Bei Weitem nicht nur
die Schweiz … Mehr als die Hälfte der Weltbevölkerung lebt in Ländern, welche die direkte ärztliche Medikamentenabgabe kennen. Sie ist sowohl in Industriestaaten wie auch in Schwellen- und Entwicklungsländern verbreitet. In Europa kennen ausser der Schweiz zehn weitere Länder dieses System. In den USA wiederum war die Medikamentenabgabe durch Ärzte historisch stark verwurzelt. Dies änderte sich in den Fünfzigerjahren, als die Abgabe durch eine erdrückende Vielzahl von gesetzlichen Abgabevorschriften erschwert wurde.
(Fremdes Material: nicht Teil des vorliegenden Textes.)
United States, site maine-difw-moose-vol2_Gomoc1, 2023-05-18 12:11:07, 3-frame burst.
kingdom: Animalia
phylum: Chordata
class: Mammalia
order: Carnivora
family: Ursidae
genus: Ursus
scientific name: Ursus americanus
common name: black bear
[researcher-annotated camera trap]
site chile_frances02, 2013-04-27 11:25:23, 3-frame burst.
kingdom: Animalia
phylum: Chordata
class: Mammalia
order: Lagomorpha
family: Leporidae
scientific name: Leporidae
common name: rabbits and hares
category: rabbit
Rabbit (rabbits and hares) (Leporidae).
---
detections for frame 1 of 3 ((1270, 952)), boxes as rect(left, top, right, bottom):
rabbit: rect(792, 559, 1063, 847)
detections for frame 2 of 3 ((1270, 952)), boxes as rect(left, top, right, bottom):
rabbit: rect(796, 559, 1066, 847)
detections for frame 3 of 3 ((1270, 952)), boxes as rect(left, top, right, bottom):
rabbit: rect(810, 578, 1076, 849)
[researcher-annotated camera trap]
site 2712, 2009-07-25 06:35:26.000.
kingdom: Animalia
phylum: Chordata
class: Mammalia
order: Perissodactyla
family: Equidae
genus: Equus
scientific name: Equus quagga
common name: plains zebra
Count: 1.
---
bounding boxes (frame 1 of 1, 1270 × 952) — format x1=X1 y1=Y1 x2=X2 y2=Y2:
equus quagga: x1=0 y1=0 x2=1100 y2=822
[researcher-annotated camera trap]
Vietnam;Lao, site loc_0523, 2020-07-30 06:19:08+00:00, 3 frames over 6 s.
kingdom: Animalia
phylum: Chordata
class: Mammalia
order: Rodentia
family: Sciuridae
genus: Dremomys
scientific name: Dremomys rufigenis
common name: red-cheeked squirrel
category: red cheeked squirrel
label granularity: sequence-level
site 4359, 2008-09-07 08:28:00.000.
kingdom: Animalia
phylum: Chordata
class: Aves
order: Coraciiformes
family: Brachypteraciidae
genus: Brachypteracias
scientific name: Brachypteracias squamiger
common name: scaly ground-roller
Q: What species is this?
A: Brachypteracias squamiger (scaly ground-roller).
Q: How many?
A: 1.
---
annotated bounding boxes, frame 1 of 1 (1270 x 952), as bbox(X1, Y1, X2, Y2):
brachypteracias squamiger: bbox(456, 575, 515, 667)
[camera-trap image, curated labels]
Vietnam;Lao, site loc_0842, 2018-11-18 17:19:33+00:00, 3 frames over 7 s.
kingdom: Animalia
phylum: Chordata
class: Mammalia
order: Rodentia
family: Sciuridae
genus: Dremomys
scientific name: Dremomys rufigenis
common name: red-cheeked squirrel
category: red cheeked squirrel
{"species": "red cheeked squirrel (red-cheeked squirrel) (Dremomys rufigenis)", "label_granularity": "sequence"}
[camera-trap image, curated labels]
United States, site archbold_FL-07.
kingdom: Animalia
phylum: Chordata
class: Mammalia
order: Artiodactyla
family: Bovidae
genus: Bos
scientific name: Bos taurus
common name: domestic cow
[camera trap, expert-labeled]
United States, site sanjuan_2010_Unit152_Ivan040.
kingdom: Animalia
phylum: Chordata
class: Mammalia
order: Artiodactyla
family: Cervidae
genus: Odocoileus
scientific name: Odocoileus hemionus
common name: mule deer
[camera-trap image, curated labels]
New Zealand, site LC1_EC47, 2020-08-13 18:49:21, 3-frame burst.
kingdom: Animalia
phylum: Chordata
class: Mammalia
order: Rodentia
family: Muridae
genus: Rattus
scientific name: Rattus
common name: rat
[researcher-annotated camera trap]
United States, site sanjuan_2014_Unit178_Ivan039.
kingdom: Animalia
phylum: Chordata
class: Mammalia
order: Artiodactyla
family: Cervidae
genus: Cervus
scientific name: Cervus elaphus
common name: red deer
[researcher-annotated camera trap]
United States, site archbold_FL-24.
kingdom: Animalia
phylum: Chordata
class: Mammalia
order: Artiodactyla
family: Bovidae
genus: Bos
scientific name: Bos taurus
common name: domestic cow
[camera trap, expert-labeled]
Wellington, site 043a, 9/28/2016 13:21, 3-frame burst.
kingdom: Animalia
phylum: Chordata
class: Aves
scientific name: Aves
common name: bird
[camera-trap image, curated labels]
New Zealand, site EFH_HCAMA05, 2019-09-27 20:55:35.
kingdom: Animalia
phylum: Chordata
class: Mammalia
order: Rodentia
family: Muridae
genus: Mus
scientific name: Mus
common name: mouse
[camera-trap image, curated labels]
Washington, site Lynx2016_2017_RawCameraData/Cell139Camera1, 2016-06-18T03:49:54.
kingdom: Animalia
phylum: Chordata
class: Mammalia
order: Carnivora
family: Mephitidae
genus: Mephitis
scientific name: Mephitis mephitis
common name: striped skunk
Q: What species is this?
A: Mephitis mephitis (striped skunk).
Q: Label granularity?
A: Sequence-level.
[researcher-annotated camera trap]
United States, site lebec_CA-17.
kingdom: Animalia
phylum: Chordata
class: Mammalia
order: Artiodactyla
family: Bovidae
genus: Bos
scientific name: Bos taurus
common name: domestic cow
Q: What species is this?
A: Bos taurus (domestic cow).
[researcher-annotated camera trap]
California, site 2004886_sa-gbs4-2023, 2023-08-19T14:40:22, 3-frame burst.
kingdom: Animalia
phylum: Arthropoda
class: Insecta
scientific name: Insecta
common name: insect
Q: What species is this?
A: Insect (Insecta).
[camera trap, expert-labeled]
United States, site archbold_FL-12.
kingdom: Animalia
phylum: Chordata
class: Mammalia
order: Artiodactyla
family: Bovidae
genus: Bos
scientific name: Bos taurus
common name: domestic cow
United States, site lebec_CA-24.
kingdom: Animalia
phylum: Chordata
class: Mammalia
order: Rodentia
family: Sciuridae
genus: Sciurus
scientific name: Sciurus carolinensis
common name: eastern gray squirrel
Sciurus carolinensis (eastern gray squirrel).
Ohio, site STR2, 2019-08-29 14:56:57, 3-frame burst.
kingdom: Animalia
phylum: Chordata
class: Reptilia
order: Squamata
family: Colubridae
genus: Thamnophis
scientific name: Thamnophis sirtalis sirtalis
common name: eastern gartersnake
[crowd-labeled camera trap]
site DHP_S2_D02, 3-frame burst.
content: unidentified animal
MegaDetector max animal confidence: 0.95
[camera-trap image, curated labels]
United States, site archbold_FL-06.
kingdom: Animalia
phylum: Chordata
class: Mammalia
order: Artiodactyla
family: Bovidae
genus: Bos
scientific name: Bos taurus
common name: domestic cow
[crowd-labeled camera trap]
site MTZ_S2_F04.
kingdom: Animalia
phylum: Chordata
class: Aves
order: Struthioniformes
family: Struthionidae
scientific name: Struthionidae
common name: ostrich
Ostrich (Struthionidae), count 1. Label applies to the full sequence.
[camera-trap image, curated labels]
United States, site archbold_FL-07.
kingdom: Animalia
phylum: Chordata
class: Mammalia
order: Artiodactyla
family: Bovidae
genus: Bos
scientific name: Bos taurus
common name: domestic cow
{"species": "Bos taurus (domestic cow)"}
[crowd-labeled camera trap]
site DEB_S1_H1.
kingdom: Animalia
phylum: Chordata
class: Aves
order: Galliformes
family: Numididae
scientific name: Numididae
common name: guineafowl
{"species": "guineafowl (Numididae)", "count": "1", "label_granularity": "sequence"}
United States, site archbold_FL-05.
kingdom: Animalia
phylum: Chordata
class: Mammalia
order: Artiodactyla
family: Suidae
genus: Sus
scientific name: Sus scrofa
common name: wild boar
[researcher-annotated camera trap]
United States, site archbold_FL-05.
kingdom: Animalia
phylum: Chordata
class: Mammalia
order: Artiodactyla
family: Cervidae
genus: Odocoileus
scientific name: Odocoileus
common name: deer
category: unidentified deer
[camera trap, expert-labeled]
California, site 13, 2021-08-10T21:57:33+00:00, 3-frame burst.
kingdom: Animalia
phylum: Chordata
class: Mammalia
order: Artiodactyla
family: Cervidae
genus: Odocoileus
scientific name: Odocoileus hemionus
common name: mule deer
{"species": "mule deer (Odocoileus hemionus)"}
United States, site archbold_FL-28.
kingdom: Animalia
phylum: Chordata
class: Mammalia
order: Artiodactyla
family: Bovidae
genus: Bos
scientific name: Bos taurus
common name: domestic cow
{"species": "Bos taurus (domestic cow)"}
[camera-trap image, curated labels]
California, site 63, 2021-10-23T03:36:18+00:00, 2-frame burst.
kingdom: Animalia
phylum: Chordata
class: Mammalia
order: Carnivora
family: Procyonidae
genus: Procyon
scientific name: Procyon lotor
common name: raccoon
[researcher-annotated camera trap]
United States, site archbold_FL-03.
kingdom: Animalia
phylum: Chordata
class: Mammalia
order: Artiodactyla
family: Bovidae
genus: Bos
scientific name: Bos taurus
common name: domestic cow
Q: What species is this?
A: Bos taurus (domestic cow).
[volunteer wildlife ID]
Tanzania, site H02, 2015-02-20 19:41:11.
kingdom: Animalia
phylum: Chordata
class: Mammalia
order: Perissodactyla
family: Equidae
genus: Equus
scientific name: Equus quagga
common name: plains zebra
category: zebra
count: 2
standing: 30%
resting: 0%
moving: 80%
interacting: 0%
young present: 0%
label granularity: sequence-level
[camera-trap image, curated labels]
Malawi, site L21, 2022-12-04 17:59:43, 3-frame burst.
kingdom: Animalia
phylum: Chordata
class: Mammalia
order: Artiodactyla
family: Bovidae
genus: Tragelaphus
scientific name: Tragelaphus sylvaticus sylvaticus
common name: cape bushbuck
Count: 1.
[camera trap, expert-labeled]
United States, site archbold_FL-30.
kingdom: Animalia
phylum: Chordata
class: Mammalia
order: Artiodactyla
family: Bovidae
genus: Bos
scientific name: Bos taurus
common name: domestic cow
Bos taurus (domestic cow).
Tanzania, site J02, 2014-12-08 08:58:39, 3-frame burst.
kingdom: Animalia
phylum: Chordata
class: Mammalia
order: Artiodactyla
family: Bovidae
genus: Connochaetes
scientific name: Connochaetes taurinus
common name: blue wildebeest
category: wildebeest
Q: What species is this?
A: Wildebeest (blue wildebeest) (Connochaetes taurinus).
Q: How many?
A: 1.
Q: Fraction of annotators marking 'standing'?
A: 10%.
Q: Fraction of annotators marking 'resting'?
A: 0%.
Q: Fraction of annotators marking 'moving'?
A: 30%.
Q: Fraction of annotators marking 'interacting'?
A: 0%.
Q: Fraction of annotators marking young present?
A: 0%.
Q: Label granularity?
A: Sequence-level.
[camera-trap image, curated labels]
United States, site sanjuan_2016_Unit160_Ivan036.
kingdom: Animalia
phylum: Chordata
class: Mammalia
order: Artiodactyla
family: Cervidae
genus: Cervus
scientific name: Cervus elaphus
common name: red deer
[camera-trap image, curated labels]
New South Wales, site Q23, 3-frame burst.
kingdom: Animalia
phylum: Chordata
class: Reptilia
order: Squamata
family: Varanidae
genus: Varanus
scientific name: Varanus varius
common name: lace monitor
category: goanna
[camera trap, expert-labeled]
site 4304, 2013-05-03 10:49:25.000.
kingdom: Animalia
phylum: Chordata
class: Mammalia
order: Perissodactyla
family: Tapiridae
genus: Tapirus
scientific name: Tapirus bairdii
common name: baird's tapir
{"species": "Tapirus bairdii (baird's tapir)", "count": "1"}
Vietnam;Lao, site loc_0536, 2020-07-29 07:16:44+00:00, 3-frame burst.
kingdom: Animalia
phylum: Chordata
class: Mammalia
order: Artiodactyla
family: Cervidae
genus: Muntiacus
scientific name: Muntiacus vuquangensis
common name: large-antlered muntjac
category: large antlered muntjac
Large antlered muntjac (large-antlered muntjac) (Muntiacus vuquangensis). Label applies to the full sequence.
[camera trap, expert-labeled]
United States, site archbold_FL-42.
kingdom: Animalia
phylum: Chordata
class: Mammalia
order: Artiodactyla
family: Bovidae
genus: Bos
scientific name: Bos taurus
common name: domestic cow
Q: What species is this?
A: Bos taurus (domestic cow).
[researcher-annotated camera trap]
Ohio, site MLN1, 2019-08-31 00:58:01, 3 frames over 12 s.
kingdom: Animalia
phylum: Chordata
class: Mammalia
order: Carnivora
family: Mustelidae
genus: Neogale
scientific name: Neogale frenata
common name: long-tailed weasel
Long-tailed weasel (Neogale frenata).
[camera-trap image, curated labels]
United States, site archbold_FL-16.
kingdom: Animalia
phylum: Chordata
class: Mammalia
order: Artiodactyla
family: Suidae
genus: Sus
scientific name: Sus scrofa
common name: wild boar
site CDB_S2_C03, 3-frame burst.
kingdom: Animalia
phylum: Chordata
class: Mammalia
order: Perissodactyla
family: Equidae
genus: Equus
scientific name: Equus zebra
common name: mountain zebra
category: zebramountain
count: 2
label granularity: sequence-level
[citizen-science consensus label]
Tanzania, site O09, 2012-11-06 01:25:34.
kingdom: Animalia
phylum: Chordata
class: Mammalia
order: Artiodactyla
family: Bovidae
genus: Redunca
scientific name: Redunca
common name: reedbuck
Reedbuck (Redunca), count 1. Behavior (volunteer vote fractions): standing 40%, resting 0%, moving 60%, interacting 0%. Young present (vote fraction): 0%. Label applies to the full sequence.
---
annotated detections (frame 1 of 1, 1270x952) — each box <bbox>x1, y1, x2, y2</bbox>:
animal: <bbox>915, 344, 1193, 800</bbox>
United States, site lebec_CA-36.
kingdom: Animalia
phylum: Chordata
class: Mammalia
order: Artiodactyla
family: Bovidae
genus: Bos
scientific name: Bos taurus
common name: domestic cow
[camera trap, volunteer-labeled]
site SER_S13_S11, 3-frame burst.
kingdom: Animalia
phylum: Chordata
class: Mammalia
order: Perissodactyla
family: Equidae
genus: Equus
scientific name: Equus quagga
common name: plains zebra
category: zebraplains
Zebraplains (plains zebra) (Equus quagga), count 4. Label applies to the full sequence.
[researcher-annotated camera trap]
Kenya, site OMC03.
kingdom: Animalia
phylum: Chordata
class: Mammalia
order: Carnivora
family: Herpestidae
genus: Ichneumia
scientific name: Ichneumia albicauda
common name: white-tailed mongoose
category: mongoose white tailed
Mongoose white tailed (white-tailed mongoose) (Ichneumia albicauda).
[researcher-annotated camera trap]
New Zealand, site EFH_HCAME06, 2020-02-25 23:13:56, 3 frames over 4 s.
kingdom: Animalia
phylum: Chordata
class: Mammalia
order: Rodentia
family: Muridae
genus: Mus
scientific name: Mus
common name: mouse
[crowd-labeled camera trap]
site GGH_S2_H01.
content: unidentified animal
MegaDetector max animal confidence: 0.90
Doch heute steigt der Anteil selbstdispensierender Ärzte wieder, und
einer Umfrage von 2008 zufolge bevorzugen es 3 von 4 US-Bürgern, Medikamente direkt beim Hausarzt zu beziehen statt über eine Apotheke. Auf dem afrikanischen Kontinent gibt es die direkte Medikamentenabgabe in Kenia, Nigeria, Namibia und Südafrika. Für 50 Millionen Südafrikaner ist sie seit jeher die Grundlage der Medikamentenversorgung. Rund 11 000 Ärzte geben dort Medikamente an die Bevölkerung ab, die 3350 Apotheken in diesem riesigen Land könnten diese Aufgabe gar nicht bewältigen. In Indien, wo 1,2 Milliarden Menschen leben, haben alle Hausärzte das uneingeschränkte Recht auf Medikamentenabgabe. Aus Kostengründen werden in erster Linie Generika eingesetzt. Und im bevölkerungsreichsten Land China wie auch in Japan beziehen Patienten ihre Medikamente sowohl beim Arzt wie auch in Apotheken. In Hongkong, Singapur sowie Malaysia und Brunei ist seit jeher etabliert, dass die Patienten ihre Medikamente direkt vom Arzt erhalten.
Unzimperlicher
Verteilungskampf Während es in Entwicklungsländern das Ziel ist, den Menschen überhaupt den Zugang zu erschwinglichen Medikamenten zu
ermöglichen, ist die Medikamentenabgabe in den Industrieländern marktpolitisch gesteuert. Die Aufteilung der Vertriebskanäle ist ein wirtschaftlicher Zankapfel zwischen Ärzten und Apothekern. Dass bei diesem Verteilungskampf recht unzimperlich vorgegangen wird, müssen wir leider auch in der Schweiz erfahren. So wird immer wieder behauptet, die direkte Medikamentenabgabe schaffe einen Anreiz für Ärzte, mehr Medikamente zu verschreiben als notwendig. Und dies führe zu höheren Kosten im Gesundheitswesen. Doch Unwahrheiten werden nicht wahr, indem man sie unentwegt wiederholt: Die Erhebungen von santésuisse (Verband der Krankenversicherer) belegen seit Jahren, dass in Kantonen mit Selbstdispensation die Medikamentenkosten tiefer liegen als in Kantonen, in denen Patienten Medikamente mit einem Rezept über die Apotheke beziehen müssen. Weiter zeigt eine internationale Erhebung der Medikamentenkosten von 2007 für die Schweiz Ausgaben von umgerechnet 454 US-Dollar pro Kopf. Zum Vergleich die Medikamentenausgaben in unseren Nachbarländern: Österreich 500, Italien 518, Deutschland 542, Frankreich 588 Dollar. Welches Anreizsystem hat denn hier dafür gesorgt, dass die Medikamentenkosten bei Rezeptur 10 bis 30 Prozent höher sind?
Dr. med. Peter Müller ist Facharzt für Innere Medizin FMH und lebt in Horgen (ZH).